[Extracted records]

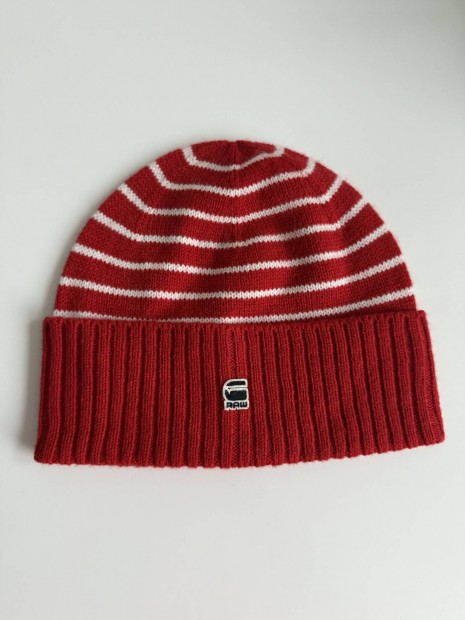 G-Star Raw CL Justin Beanie Stripe sapka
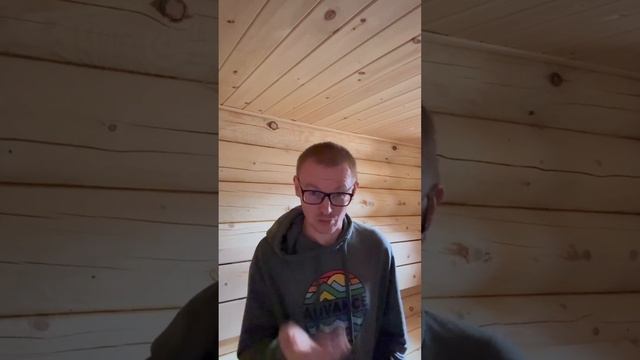 ✅ Плачет ли кедровая вагонка в сауне? #shorts смотреть онлайн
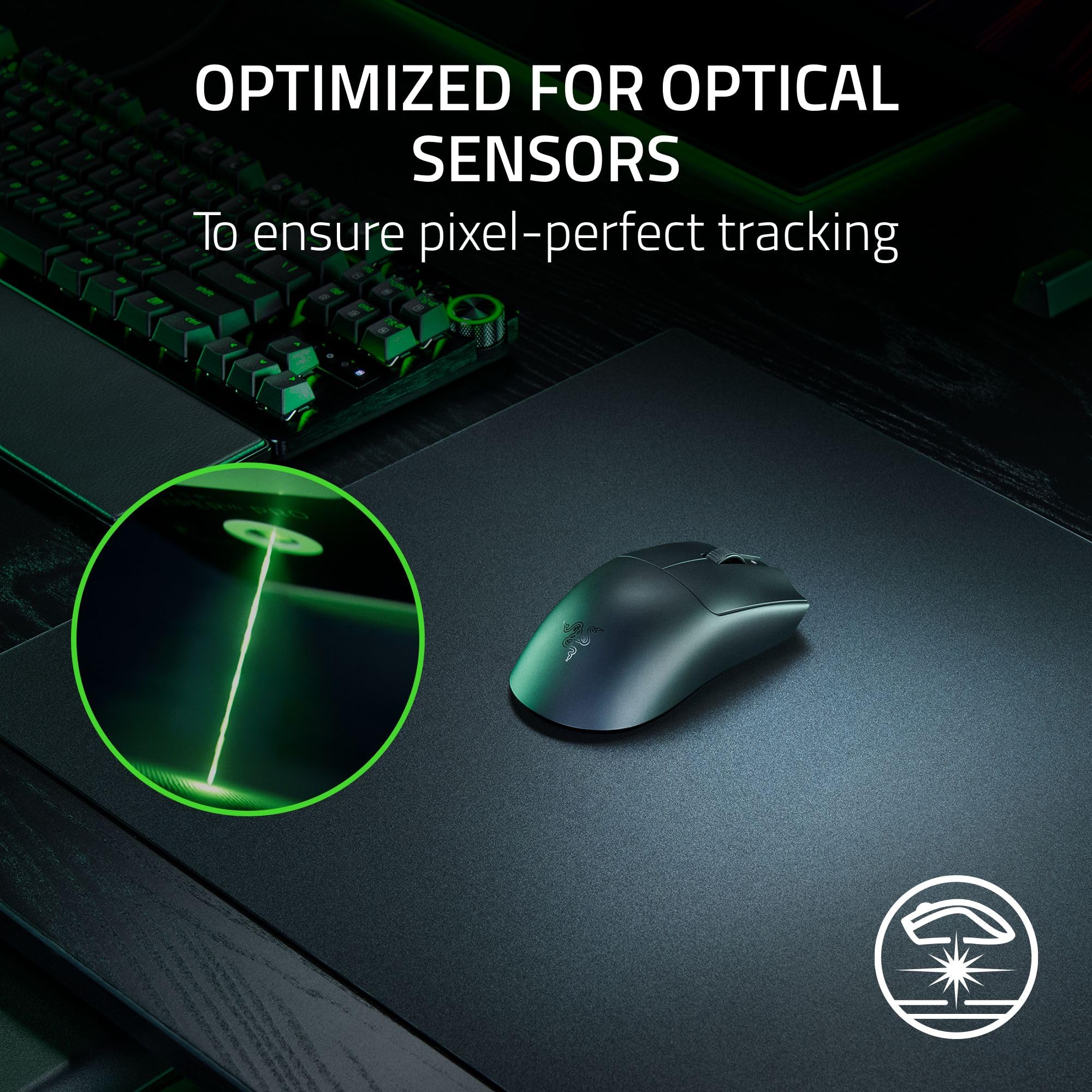 razer-atlas-pro-tempered-glass-gaming-mouse-mat-ultra-thin-1-9mm-low-friction-su image 4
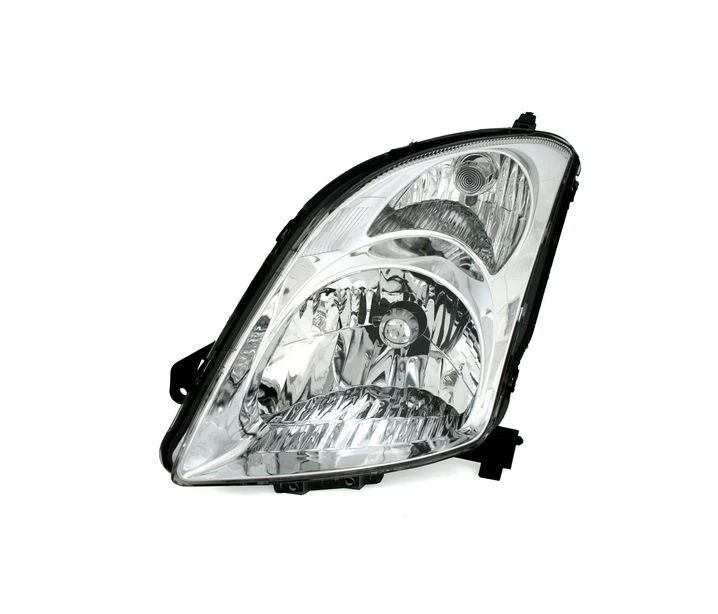 SUZUKI SWIFT 3 SG 2005-2010 CROMO VP616L TOP IZQUIERDA FARO DELANTERO RHT Foto 1 de 1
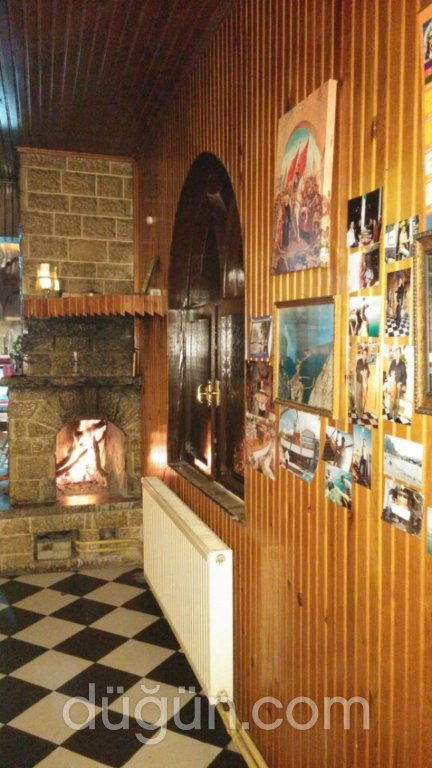 Yeşil Ada Big Fish Restaurant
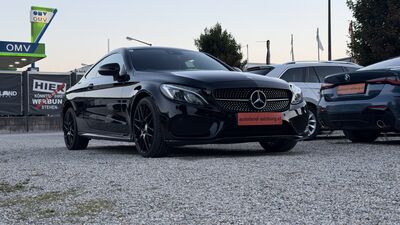 Mercedes-Benz C-Klasse Gebrauchtwagen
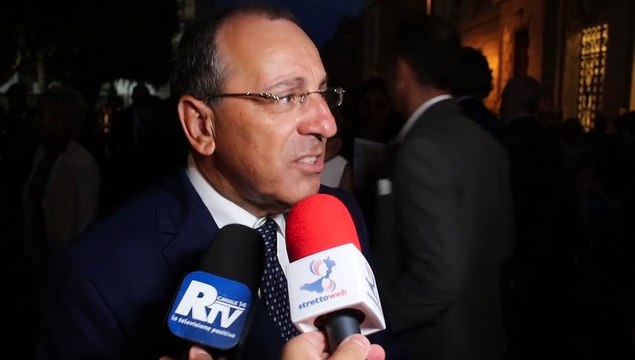 A Reggio Calabria la 3Âª edizione del Premio â€œLuigi De Senaâ€: intervista all'ex prefetto Michele di Bari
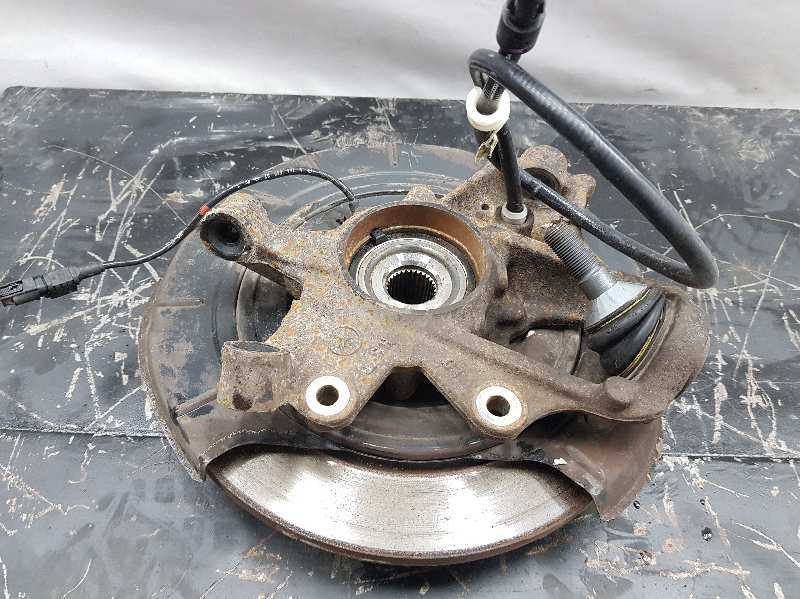 MERCEDES-BENZ M-Class W164 (2005-2011) Rear Right Wheel Hub A1643501408,1643501408 19708497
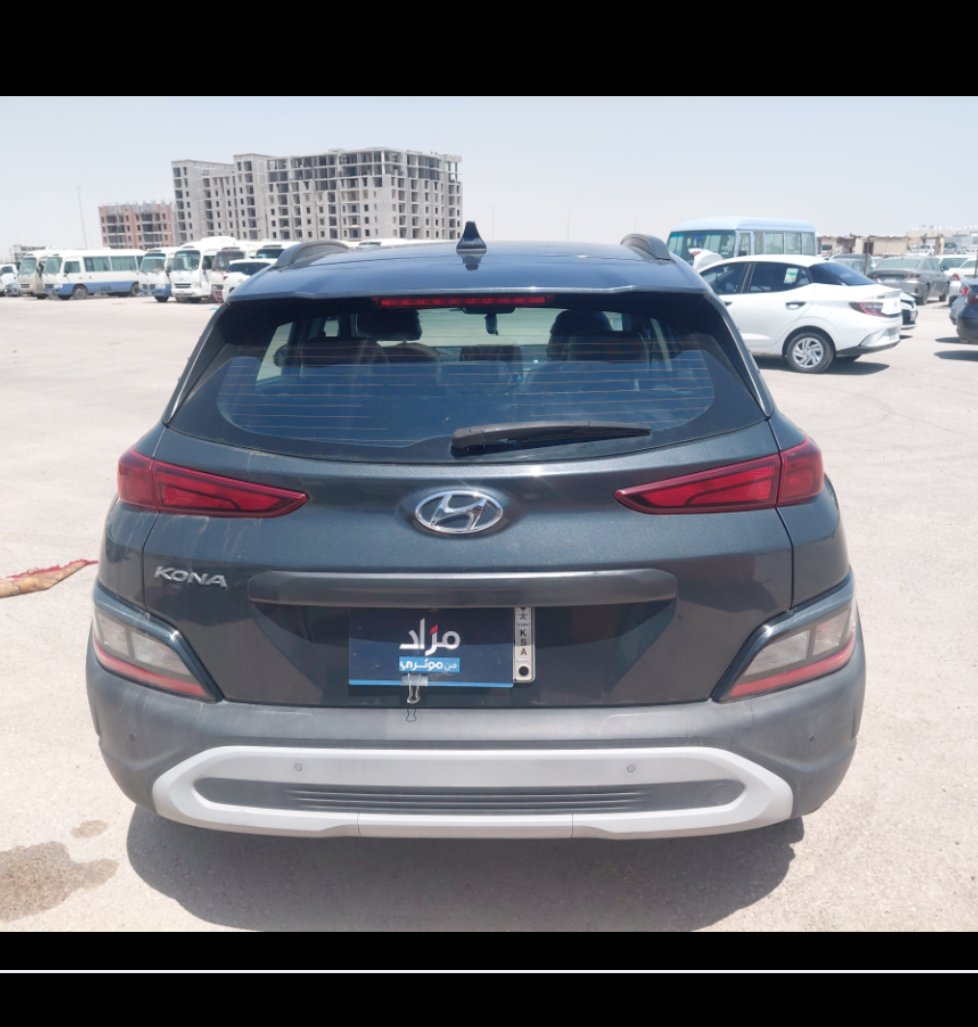 هيونداي كونا FLEET 2022 image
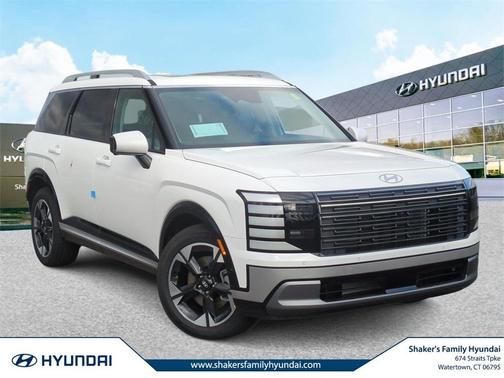 2026 Hyundai PALISADE Limited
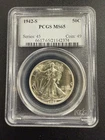 1942-S Walking Liberty Half PCGS MS65 TRADER BEA EPIC CHASE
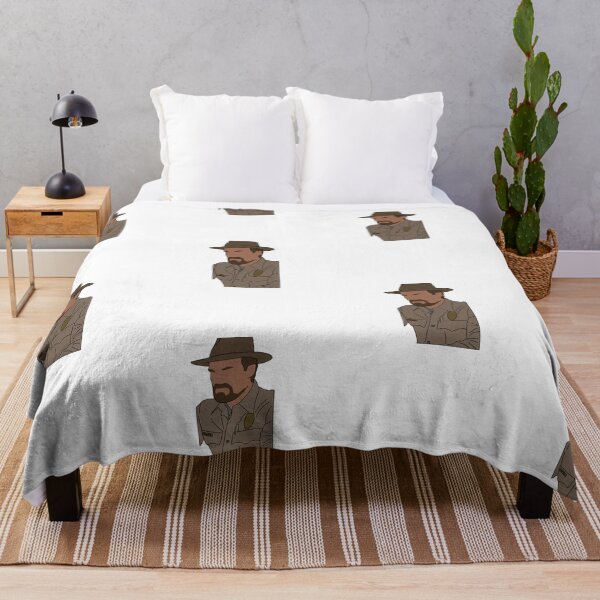 Item preview, Jim Hopper designed and sold by DigitalRedesign.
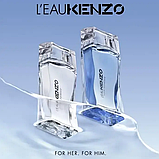 Туалетна вода для чоловіків Kenzo L'Eau Kenzo Pour Homme 5 мл Мініатюра, фото 3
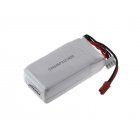 Akku für Modellbau / RC-Akku mit 11,1V 1300mAh Akku für Modellbau / RC-Akku mit 11,1V 1300mAh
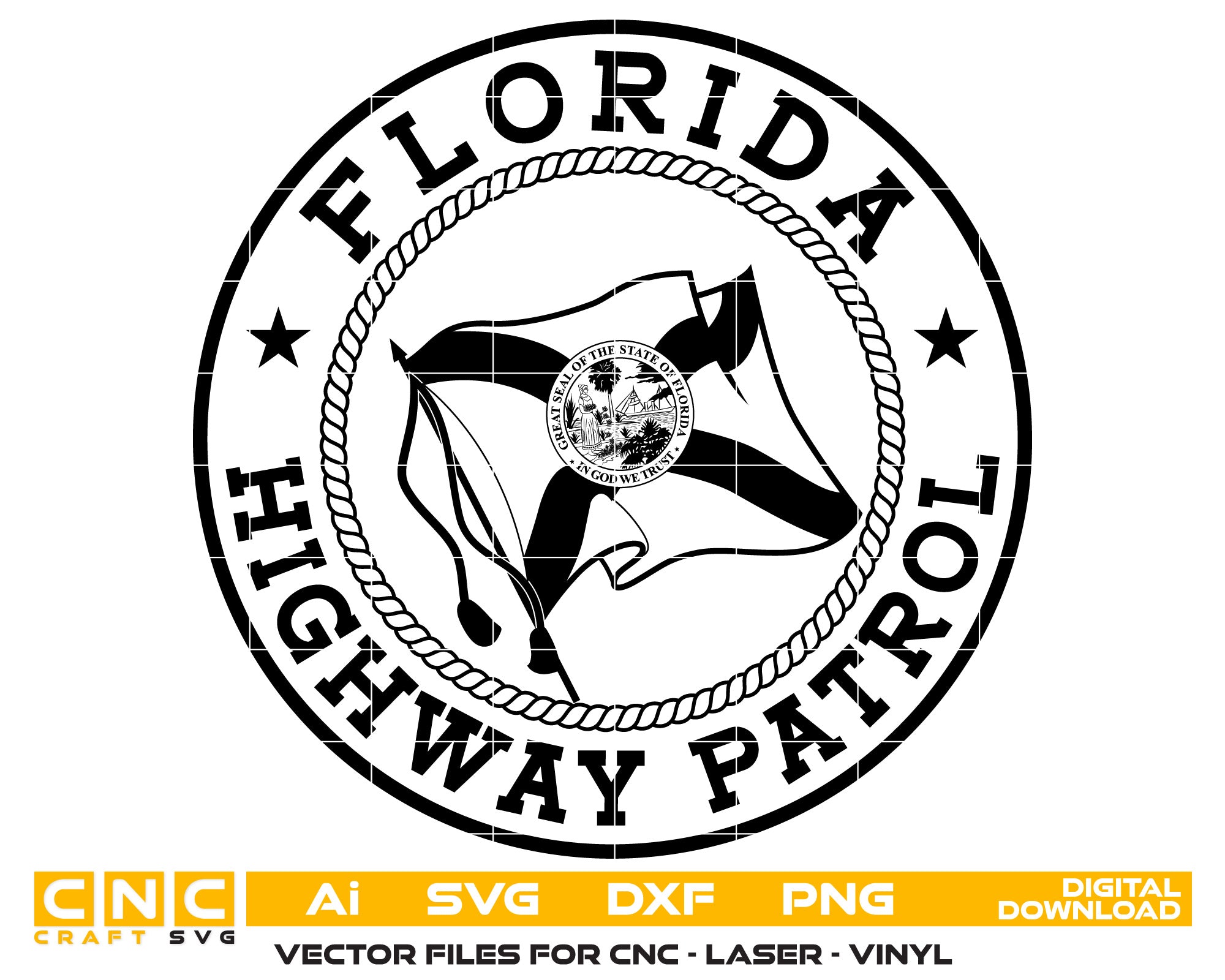 Florida Highway Patrol Seal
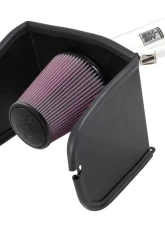 K&N Performance Air Intake System Toyota Land Cruiser 2016-2017 5.7L V8                                     - 77-9040KP - Image 6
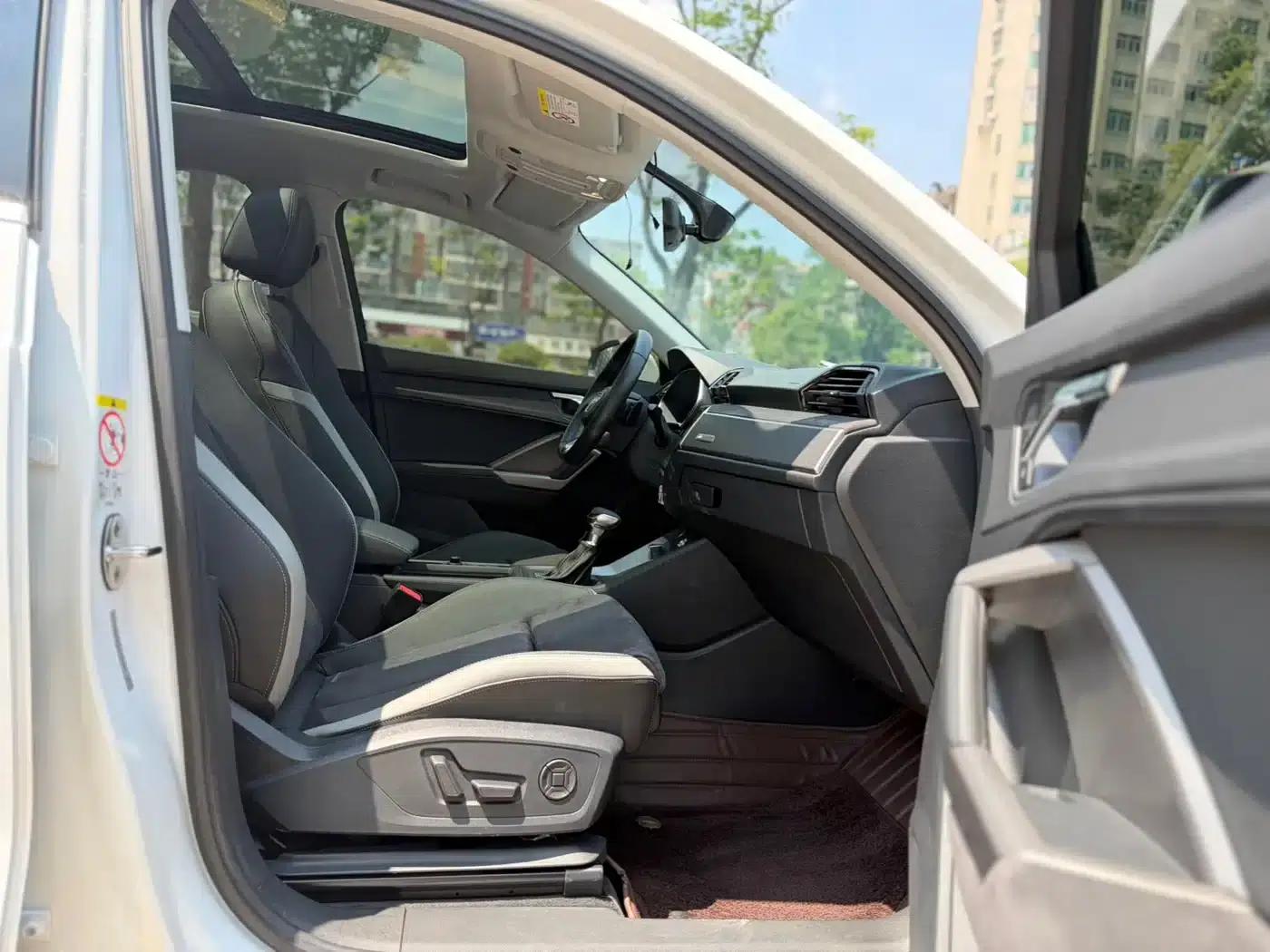 Audi Q3 2022 35 TFSI Fashion Dynamic Edition — миниатюра 10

[/Extracted records]

● **Exercise brief**: Each line from the one containing "2026 Hyundai PALISADE Limited" through the last line above should be retyped exactly, and no other line. Any picture is to be left out.

● **Response box**:
 2026 Hyundai PALISADE Limited
 1942-S Walking Liberty Half PCGS MS65 TRADER BEA EPIC CHASE
 Item preview, Jim Hopper designed and sold by DigitalRedesign.
 Туалетна вода для чоловіків Kenzo L'Eau Kenzo Pour Homme 5 мл Мініатюра, фото 3
 Akku für Modellbau / RC-Akku mit 11,1V 1300mAh Akku für Modellbau / RC-Akku mit 11,1V 1300mAh
 Florida Highway Patrol Seal
 K&N Performance Air Intake System Toyota Land Cruiser 2016-2017 5.7L V8                                     - 77-9040KP - Image 6
 Audi Q3 2022 35 TFSI Fashion Dynamic Edition — миниатюра 10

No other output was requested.